• DOCUMENT EXTRACT
In [1]:
#Left - Remove the pruning layers as if they never existed and save the new model

In [2]:
import torch
import torch.nn as nn
import torch.nn.functional as F
import torch.optim as optim
from torch.optim import lr_scheduler
import numpy as np
import  torchvision
from torchvision import datasets, models, transforms
import matplotlib.pyplot as plt
import time
import os
import shutil
import copy
import pandas as pd
from sklearn.cluster import KMeans, MiniBatchKMeans
from statistics import mean
from collections  import OrderedDict
from collections  import namedtuple
import sys
import torch.nn.utils.prune as prune

device = torch.device('cuda')
SAVE_PATH = 'D://models//Pruned_net.pth'

In [3]:
transform = {
    'train':transforms.Compose([
        transforms.RandomResizedCrop(224), 
        transforms.RandomHorizontalFlip(), 
        transforms.ToTensor(),
        transforms.Normalize([0.485, 0.456, 0.406],[0.229,0.224,0.225])]),
    'val': transforms.Compose([
        transforms.Resize(256),
        transforms.CenterCrop(224),
        transforms.ToTensor(),
        transforms.Normalize([0.485,0.456,0.406],[0.229,0.224,0.225])])
}

In [4]:
data_dir = 'D:\\datasets\\ILSVRC2012_img_val - Retrain\\'
dataset = {x:datasets.ImageFolder(os.path.join(data_dir, x), transform[x]) for x in ['train', 'val']}

In [5]:
dataloader = {x:torch.utils.data.DataLoader(dataset[x], batch_size = 256, shuffle = False, num_workers = 6, pin_memory = True)

• GIVEN PROBLEM A
State whether each statement agrees with the PyTorch notebook, answering yes or no and quoting the words that decide it: (i) the device is set to CUDA; (ii) the dataloaders shuffle the data; (iii) the validation transform resizes images to 256.
• GIVEN PROBLEM B
Rewrite the part of the PyTorch notebook starting with "SAVE_PATH = 'D://models//Pruned_net.pth'" and going on through "transforms.Normalize([0.485,0.456,0.406],[0.229,0.224,0.225])])", renaming "RandomHorizontalFlip" to "RandomVerticalFlip".
The records that come next are separate material, unrelated to the PyTorch notebook.

• RECORDS
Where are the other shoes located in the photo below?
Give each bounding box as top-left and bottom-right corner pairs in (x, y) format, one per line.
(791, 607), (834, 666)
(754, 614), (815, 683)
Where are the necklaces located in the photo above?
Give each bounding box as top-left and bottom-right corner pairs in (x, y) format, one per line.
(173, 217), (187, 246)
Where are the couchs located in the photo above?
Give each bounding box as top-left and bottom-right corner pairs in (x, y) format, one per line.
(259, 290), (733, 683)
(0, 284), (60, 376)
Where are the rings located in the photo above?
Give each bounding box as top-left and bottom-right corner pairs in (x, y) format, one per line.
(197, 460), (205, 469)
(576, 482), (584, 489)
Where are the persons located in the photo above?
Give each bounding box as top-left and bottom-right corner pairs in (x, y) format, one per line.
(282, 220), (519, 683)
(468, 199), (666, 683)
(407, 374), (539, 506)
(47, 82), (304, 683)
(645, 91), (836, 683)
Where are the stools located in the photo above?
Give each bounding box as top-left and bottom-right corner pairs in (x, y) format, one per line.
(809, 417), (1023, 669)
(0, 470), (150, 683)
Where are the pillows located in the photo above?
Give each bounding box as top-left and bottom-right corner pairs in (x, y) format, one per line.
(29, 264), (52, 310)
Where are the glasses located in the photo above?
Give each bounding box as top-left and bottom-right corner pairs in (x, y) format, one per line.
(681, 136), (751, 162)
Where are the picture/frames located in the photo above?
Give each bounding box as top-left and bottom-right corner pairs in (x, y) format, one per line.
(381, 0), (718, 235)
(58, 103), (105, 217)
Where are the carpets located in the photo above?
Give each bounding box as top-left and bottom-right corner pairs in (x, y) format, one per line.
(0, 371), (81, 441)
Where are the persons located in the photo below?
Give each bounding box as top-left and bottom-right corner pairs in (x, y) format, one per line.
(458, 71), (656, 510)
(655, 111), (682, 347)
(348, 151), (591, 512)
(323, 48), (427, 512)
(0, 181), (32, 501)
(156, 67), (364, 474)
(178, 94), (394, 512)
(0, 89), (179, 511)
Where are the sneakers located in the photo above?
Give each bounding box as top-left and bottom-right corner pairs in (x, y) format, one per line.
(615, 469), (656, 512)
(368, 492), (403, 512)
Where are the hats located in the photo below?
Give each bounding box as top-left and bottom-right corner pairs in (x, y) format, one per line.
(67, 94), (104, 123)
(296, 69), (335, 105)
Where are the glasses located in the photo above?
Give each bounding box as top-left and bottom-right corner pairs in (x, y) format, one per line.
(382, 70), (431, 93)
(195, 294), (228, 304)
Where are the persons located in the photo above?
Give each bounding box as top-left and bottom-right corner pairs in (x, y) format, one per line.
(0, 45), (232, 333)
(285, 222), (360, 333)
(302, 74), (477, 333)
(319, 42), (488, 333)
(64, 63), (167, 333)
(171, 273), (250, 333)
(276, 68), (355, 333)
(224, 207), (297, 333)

• EXERCISE OUTPUT A
(i) Yes: "device = torch.device('cuda')"
(ii) No: "shuffle = False"
(iii) Yes: "transforms.Resize(256)"

• EXERCISE OUTPUT B
SAVE_PATH = 'D://models//Pruned_net.pth'

In [3]:
transform = {
    'train':transforms.Compose([
        transforms.RandomResizedCrop(224), 
        transforms.RandomVerticalFlip(), 
        transforms.ToTensor(),
        transforms.Normalize([0.485, 0.456, 0.406],[0.229,0.224,0.225])]),
    'val': transforms.Compose([
        transforms.Resize(256),
        transforms.CenterCrop(224),
        transforms.ToTensor(),
        transforms.Normalize([0.485,0.456,0.406],[0.229,0.224,0.225])])